Avez-vous regardé les images du match de dimanche entre les Sabres de Buffalo et les Maple Leafs de Toronto? On aurait dit une soirée rétro des années 70, avec son indigeste cocktail de coups vicieux, de bagarres et de pure insignifiance. Difficile de croire que la Ligue nationale de hockey puisse descendre si bas.

On a vu les deux gardiens, Ryan Miller et Jonathan Bernier, s'échanger des tapes sur la gueule.

On a vu Phil Kessel cingler à deux reprises la cheville d'un matamore des Sabres, John Scott, qui, pas plus fin, menaçait de s'en prendre à lui.

On a vu David Clarkson, à qui les Leafs ont consenti un contrat de sept ans et 36,75 millions cet été, quitter son banc pour participer aux hostilités.

### Données fournies
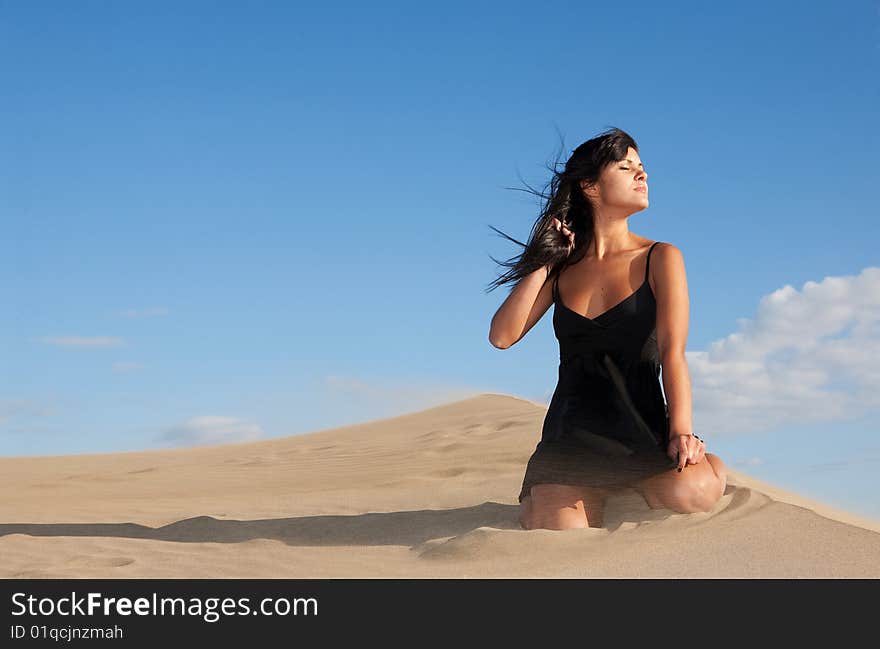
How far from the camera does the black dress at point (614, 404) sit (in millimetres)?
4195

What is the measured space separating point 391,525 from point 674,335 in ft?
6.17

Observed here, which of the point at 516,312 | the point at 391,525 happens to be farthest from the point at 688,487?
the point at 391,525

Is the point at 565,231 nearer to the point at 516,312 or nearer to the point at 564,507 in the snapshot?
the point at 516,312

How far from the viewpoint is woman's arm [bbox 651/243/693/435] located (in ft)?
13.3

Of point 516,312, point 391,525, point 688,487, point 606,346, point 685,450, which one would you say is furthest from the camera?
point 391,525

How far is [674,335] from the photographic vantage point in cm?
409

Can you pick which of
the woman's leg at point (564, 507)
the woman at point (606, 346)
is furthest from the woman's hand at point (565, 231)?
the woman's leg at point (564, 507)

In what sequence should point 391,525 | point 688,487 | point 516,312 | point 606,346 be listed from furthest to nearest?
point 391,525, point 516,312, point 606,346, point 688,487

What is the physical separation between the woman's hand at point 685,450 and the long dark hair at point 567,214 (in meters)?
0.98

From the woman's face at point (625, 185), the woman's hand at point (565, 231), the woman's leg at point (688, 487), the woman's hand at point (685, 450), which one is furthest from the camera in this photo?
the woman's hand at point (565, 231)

### Exercice
Reproduisez intégralement le texte cité ci-dessus, sans y apporter la moindre modification.

### Résultat attendu
Avez-vous regardé les images du match de dimanche entre les Sabres de Buffalo et les Maple Leafs de Toronto? On aurait dit une soirée rétro des années 70, avec son indigeste cocktail de coups vicieux, de bagarres et de pure insignifiance. Difficile de croire que la Ligue nationale de hockey puisse descendre si bas.

On a vu les deux gardiens, Ryan Miller et Jonathan Bernier, s'échanger des tapes sur la gueule.

On a vu Phil Kessel cingler à deux reprises la cheville d'un matamore des Sabres, John Scott, qui, pas plus fin, menaçait de s'en prendre à lui.

On a vu David Clarkson, à qui les Leafs ont consenti un contrat de sept ans et 36,75 millions cet été, quitter son banc pour participer aux hostilités.